[What the task requires]: Locate the line that contains "common name: rat". Print it and every subsequent line through the final line of the records, exactly and only those.

[Supplied records]:
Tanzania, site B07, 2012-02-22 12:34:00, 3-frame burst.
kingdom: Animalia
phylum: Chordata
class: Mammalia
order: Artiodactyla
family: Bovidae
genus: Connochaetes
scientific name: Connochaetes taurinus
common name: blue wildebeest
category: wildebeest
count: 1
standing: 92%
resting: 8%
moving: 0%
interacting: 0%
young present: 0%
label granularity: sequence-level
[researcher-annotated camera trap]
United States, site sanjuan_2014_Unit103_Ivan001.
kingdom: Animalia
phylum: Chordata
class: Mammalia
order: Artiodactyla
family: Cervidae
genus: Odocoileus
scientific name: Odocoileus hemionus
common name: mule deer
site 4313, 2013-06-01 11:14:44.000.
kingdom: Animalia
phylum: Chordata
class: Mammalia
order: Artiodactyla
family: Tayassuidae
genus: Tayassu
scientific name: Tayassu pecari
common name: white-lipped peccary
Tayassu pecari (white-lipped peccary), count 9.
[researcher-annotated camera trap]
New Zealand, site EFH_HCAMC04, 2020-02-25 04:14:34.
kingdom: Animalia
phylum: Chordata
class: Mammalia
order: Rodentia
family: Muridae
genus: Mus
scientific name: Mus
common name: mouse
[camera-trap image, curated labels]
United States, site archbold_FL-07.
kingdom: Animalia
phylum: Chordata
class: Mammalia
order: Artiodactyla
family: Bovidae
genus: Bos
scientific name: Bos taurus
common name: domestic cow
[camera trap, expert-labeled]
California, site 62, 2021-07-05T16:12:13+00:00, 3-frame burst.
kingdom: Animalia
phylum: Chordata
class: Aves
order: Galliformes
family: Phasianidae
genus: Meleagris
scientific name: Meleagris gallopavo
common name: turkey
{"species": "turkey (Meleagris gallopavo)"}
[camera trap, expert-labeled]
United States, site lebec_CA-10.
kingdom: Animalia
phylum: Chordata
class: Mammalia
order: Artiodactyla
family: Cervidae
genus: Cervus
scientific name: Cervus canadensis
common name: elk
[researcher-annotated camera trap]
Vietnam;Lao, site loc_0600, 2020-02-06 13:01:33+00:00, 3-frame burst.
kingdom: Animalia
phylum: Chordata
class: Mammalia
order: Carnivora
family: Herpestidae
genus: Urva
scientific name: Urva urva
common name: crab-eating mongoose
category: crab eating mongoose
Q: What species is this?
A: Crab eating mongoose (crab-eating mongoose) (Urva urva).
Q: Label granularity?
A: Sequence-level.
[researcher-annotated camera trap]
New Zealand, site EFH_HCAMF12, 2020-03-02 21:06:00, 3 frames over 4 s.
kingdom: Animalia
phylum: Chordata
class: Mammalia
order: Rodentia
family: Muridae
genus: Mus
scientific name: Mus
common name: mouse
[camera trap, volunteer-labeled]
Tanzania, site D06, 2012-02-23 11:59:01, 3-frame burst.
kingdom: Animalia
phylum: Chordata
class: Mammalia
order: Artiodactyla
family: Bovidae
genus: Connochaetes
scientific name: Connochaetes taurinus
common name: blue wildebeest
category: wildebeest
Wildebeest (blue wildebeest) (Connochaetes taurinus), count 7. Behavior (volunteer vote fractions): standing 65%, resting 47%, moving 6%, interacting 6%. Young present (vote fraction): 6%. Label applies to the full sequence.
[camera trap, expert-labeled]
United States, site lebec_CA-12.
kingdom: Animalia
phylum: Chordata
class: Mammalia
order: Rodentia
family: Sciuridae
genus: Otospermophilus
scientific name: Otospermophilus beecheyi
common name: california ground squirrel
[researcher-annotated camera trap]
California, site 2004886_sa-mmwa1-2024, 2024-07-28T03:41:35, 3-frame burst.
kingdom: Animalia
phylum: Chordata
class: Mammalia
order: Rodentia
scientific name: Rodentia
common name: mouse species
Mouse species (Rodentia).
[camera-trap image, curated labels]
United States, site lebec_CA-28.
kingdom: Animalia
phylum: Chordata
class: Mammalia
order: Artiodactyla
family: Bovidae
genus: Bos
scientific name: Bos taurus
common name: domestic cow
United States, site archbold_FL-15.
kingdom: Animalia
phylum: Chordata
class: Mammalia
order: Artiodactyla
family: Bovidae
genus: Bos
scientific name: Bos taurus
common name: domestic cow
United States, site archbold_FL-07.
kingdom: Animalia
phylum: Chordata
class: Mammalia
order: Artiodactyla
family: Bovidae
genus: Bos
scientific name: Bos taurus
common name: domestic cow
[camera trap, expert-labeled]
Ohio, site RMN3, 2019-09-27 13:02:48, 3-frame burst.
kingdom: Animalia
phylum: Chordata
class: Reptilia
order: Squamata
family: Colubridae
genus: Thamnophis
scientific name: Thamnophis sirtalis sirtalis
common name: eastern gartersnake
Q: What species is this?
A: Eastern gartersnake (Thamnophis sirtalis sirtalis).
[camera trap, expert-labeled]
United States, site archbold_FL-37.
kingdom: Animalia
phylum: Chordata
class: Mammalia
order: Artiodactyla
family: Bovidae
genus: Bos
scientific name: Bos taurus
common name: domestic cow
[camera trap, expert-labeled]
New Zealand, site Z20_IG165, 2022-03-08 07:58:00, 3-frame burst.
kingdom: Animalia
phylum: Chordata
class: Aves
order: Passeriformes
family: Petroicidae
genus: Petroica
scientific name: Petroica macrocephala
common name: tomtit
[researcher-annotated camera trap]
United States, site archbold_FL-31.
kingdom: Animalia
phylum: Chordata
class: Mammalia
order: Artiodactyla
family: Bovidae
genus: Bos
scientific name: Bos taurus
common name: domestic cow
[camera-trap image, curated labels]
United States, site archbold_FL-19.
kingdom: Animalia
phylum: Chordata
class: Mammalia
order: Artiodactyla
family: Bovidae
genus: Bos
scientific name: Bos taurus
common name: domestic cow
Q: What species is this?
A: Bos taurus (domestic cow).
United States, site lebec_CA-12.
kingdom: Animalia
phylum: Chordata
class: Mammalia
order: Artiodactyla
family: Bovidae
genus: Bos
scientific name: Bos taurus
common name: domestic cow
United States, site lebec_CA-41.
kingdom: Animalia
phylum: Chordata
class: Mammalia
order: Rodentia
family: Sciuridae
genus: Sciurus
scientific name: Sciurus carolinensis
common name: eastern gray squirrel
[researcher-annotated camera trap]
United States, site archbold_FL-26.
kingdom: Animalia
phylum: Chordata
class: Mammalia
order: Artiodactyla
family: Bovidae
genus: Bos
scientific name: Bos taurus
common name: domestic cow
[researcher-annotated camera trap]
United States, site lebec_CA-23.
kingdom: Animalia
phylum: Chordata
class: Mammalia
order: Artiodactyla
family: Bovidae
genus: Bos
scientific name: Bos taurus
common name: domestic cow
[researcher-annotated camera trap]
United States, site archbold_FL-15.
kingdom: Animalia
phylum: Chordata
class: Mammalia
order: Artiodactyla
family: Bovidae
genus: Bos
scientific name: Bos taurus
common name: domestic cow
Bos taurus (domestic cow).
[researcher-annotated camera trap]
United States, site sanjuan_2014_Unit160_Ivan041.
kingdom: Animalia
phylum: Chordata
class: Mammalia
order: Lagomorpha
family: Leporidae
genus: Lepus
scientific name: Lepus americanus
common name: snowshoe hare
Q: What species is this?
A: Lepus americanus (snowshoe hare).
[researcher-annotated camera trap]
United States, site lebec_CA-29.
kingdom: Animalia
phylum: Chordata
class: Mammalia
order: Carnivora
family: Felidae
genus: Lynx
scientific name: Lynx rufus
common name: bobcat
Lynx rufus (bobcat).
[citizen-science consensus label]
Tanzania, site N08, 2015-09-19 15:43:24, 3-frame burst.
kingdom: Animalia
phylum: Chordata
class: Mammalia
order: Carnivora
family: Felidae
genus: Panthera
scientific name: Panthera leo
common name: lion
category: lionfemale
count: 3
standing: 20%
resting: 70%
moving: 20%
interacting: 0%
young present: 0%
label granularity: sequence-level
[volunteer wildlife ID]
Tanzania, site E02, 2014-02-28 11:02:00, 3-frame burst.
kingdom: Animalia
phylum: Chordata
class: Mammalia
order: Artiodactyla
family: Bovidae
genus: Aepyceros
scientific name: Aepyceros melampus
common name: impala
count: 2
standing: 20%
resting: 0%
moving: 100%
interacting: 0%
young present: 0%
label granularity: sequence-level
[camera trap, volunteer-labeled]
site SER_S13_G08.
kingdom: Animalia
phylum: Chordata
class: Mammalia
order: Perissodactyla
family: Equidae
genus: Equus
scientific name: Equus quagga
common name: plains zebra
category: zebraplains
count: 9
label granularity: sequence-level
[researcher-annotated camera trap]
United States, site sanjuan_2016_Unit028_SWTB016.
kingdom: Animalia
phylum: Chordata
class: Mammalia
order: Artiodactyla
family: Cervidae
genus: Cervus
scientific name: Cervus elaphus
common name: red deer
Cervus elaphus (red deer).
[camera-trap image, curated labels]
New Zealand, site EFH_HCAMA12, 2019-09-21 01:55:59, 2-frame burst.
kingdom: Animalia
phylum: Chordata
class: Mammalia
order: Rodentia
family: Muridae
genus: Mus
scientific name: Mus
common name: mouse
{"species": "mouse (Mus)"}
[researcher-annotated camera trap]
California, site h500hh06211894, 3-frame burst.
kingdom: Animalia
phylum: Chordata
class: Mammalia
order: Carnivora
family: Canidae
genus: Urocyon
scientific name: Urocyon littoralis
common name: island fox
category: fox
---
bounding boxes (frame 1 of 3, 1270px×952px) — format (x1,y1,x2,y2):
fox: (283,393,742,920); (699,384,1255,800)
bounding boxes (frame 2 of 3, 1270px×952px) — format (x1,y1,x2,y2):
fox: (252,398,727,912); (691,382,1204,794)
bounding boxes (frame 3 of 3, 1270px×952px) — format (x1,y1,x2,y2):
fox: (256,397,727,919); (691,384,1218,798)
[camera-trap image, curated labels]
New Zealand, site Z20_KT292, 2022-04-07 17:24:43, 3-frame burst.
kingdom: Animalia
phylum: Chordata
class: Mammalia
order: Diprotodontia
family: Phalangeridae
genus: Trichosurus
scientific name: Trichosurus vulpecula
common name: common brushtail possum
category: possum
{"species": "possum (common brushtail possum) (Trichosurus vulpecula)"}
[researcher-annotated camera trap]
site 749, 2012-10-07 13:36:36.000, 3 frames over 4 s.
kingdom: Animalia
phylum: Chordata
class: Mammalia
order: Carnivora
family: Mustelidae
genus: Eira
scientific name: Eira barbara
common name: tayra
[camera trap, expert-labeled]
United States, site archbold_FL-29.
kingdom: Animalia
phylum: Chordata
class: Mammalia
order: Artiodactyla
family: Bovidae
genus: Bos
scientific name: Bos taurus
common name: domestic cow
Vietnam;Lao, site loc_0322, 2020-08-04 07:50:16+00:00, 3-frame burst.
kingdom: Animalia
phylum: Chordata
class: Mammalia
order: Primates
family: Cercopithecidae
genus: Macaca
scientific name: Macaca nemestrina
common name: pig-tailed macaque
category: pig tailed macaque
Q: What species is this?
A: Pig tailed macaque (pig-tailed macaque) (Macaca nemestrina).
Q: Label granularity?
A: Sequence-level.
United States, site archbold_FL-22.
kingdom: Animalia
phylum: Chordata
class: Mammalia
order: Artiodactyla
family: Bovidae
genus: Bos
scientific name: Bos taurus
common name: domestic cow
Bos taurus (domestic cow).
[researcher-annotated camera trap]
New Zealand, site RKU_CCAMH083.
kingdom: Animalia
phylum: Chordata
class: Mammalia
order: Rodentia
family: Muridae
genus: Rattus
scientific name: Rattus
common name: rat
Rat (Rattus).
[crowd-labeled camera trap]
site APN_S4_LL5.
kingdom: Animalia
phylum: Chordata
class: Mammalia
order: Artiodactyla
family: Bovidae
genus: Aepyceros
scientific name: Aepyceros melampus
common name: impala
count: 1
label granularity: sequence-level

[Written reply]:
common name: rat
Rat (Rattus).
[crowd-labeled camera trap]
site APN_S4_LL5.
kingdom: Animalia
phylum: Chordata
class: Mammalia
order: Artiodactyla
family: Bovidae
genus: Aepyceros
scientific name: Aepyceros melampus
common name: impala
count: 1
label granularity: sequence-level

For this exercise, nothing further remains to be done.